__Stored data__:
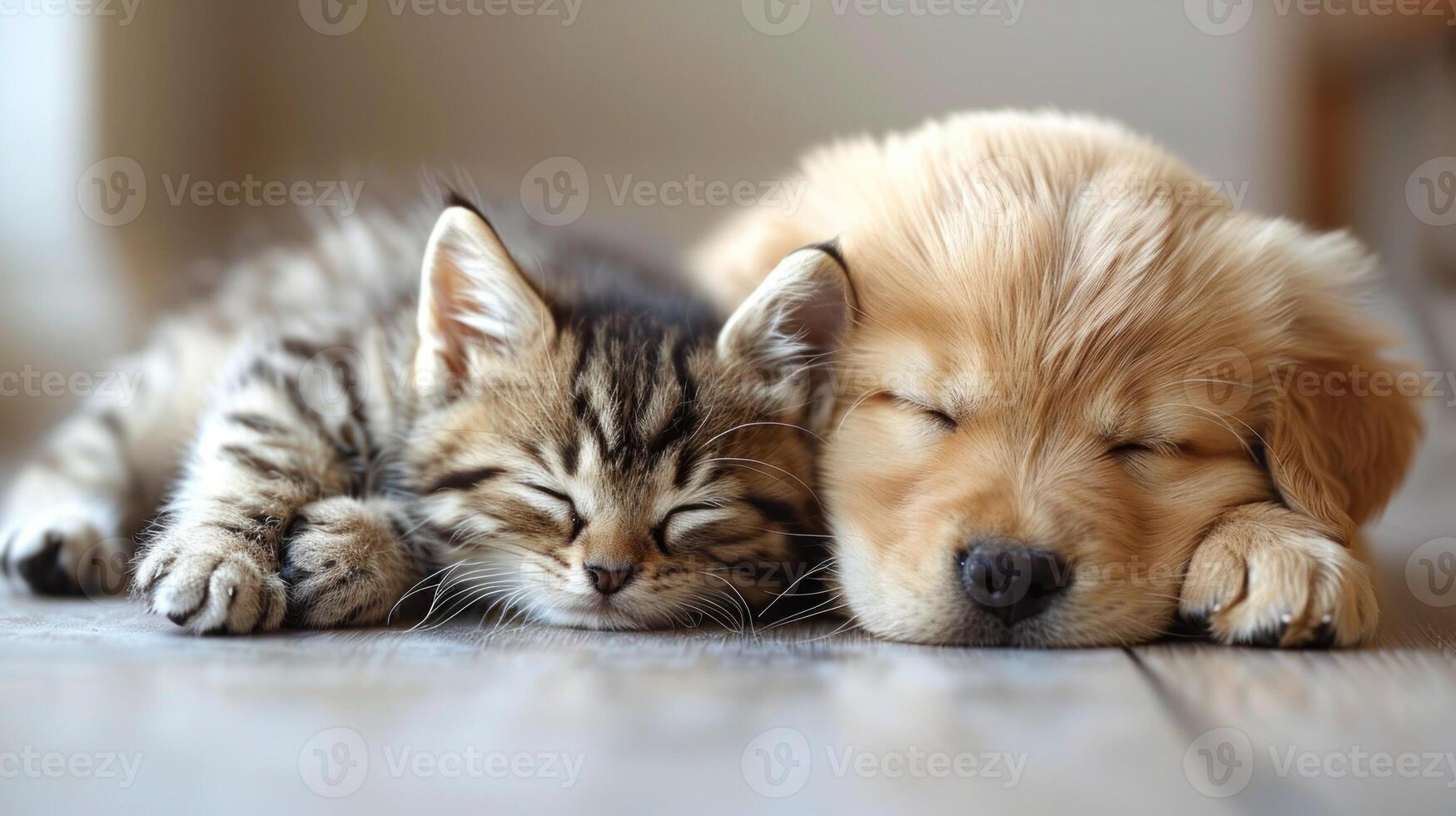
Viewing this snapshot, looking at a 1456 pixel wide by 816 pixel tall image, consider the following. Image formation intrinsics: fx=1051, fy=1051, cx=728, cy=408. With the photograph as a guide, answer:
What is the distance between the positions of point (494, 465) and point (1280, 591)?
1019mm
--
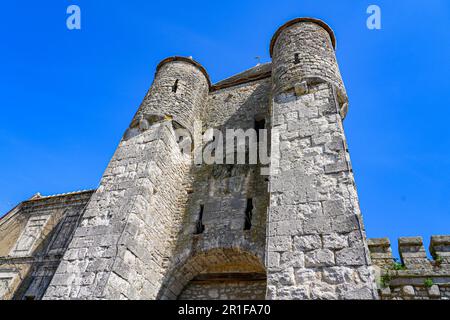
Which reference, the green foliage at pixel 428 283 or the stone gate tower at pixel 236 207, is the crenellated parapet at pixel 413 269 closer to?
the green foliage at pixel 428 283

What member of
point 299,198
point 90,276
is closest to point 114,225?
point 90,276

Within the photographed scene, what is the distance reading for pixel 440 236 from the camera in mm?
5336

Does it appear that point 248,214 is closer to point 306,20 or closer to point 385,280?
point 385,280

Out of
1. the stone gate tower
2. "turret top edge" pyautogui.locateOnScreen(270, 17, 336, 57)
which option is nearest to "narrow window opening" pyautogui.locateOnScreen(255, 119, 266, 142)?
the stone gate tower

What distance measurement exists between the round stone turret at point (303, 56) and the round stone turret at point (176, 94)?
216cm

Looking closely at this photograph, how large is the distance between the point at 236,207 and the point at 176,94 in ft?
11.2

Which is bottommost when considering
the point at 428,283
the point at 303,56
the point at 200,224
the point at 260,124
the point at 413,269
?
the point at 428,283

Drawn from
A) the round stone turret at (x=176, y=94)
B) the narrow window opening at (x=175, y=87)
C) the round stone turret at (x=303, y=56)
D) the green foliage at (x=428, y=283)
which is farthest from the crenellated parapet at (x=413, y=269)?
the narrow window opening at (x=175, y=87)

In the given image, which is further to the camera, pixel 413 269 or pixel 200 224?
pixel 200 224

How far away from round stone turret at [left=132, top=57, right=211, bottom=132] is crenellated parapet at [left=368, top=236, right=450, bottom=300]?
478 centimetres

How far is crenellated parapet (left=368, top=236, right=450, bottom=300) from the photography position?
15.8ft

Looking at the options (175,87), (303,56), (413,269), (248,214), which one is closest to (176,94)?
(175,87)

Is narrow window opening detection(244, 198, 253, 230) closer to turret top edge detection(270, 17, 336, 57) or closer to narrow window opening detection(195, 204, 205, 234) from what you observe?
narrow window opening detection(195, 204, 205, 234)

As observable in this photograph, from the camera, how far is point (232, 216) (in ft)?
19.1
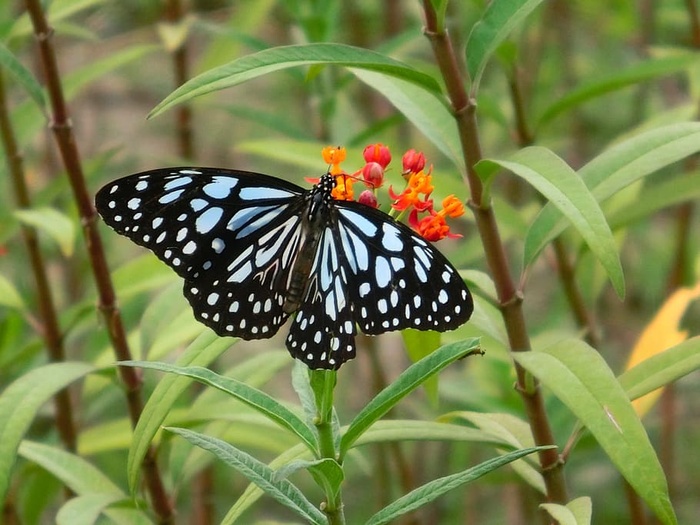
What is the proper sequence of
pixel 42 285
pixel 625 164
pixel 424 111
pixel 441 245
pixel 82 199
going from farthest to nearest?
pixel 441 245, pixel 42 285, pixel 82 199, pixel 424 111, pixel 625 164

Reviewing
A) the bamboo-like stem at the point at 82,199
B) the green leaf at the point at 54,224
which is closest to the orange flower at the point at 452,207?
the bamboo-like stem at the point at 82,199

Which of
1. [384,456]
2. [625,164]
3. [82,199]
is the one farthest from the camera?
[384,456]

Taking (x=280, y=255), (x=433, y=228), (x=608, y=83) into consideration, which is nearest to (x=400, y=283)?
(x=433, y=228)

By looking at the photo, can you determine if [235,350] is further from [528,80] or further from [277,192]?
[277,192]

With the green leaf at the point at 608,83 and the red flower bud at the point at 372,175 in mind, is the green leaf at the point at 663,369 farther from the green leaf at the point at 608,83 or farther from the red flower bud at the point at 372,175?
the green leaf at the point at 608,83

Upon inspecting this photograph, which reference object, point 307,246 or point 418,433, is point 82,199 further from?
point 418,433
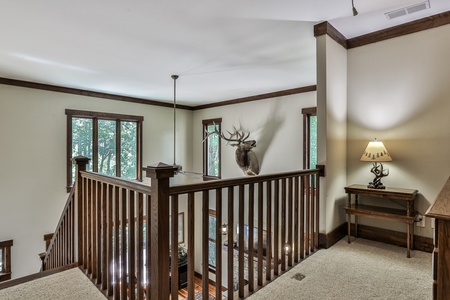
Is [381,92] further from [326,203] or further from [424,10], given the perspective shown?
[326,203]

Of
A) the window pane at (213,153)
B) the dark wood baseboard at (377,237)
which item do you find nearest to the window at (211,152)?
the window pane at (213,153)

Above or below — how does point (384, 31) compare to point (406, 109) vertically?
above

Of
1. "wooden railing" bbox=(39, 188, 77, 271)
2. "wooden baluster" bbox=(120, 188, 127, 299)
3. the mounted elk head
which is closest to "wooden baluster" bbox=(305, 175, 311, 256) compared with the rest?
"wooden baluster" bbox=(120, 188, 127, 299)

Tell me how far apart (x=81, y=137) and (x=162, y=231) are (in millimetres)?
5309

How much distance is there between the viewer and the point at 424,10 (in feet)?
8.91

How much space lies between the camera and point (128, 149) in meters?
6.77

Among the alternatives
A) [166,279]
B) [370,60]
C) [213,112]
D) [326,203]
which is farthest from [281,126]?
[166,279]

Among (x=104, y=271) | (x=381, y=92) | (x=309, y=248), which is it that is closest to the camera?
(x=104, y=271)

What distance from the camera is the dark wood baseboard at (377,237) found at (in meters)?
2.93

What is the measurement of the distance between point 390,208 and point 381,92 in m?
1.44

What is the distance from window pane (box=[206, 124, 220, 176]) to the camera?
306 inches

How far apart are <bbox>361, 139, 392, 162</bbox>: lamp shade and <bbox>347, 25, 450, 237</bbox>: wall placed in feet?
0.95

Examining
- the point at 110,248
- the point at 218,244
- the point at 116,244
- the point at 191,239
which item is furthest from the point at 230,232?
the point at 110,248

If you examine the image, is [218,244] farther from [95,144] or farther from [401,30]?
...
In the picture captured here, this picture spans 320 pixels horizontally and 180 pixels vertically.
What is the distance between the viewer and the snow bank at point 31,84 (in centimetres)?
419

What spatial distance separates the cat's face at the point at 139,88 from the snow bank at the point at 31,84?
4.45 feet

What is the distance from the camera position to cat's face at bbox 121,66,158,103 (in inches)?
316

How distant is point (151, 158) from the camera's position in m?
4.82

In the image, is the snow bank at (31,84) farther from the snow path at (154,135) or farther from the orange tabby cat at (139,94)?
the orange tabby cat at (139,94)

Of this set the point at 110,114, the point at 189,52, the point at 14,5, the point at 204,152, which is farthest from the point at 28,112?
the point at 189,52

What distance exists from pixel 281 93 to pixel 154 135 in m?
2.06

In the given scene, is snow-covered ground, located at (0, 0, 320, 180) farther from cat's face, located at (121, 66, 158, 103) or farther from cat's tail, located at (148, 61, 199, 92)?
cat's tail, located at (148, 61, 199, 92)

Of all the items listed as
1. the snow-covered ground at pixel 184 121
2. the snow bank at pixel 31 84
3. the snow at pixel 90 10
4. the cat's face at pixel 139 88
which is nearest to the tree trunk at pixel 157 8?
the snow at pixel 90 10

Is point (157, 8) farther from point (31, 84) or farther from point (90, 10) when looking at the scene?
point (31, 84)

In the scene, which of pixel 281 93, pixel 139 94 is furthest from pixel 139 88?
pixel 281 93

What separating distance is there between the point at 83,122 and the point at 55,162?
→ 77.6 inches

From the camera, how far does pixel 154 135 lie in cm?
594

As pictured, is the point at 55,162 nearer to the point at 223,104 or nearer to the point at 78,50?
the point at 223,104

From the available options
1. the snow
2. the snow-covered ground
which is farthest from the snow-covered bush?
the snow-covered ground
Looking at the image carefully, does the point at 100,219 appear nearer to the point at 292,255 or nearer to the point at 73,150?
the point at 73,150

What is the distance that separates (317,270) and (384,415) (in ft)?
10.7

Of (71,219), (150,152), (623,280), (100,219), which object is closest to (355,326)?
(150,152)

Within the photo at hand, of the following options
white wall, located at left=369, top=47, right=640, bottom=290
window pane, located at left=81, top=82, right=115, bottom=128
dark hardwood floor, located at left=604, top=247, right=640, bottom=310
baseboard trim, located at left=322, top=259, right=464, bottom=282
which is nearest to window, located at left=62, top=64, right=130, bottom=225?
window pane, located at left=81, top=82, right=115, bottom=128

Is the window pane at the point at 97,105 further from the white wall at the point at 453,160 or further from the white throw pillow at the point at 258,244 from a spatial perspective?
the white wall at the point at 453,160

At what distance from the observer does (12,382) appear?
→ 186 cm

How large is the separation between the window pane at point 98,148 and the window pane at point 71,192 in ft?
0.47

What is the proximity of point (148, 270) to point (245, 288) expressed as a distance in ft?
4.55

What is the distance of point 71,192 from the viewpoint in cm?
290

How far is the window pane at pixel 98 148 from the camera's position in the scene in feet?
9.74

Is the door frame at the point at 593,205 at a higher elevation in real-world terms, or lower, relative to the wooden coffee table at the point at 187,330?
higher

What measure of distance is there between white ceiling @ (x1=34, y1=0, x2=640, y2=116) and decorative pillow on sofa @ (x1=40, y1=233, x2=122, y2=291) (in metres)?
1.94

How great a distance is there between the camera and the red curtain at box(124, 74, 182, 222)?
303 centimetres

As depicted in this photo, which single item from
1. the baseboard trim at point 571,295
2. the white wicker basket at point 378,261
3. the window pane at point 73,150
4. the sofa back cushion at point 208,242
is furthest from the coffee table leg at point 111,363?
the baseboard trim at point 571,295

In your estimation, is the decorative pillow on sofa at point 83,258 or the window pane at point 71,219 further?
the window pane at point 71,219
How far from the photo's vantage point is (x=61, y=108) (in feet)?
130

__Exercise description__:
Copy everything in the material from the line containing "How much distance" down to the line containing "If you examine", both of those lines included, and reproduce each line unchanged.

__Exercise result__:
How much distance is there between the viewer and the point at 424,10 (in feet)?
8.91

How much space lies between the camera and point (128, 149) in meters?
6.77

Among the alternatives
A) [166,279]
B) [370,60]
C) [213,112]
D) [326,203]
which is farthest from [281,126]?
[166,279]

Among (x=104, y=271) | (x=381, y=92) | (x=309, y=248), which is it that is closest to the camera?
(x=104, y=271)

What distance from the camera is the dark wood baseboard at (377,237) found at (in meters)?
2.93

What is the measurement of the distance between point 390,208 and point 381,92 in m?
1.44

What is the distance from window pane (box=[206, 124, 220, 176]) to the camera?
306 inches

How far apart are <bbox>361, 139, 392, 162</bbox>: lamp shade and <bbox>347, 25, 450, 237</bbox>: wall placed in feet?
0.95

Examining
- the point at 110,248
- the point at 218,244
- the point at 116,244
- the point at 191,239
which item is furthest from the point at 230,232?
the point at 110,248

If you examine the image, is [218,244] farther from [95,144] or farther from [401,30]?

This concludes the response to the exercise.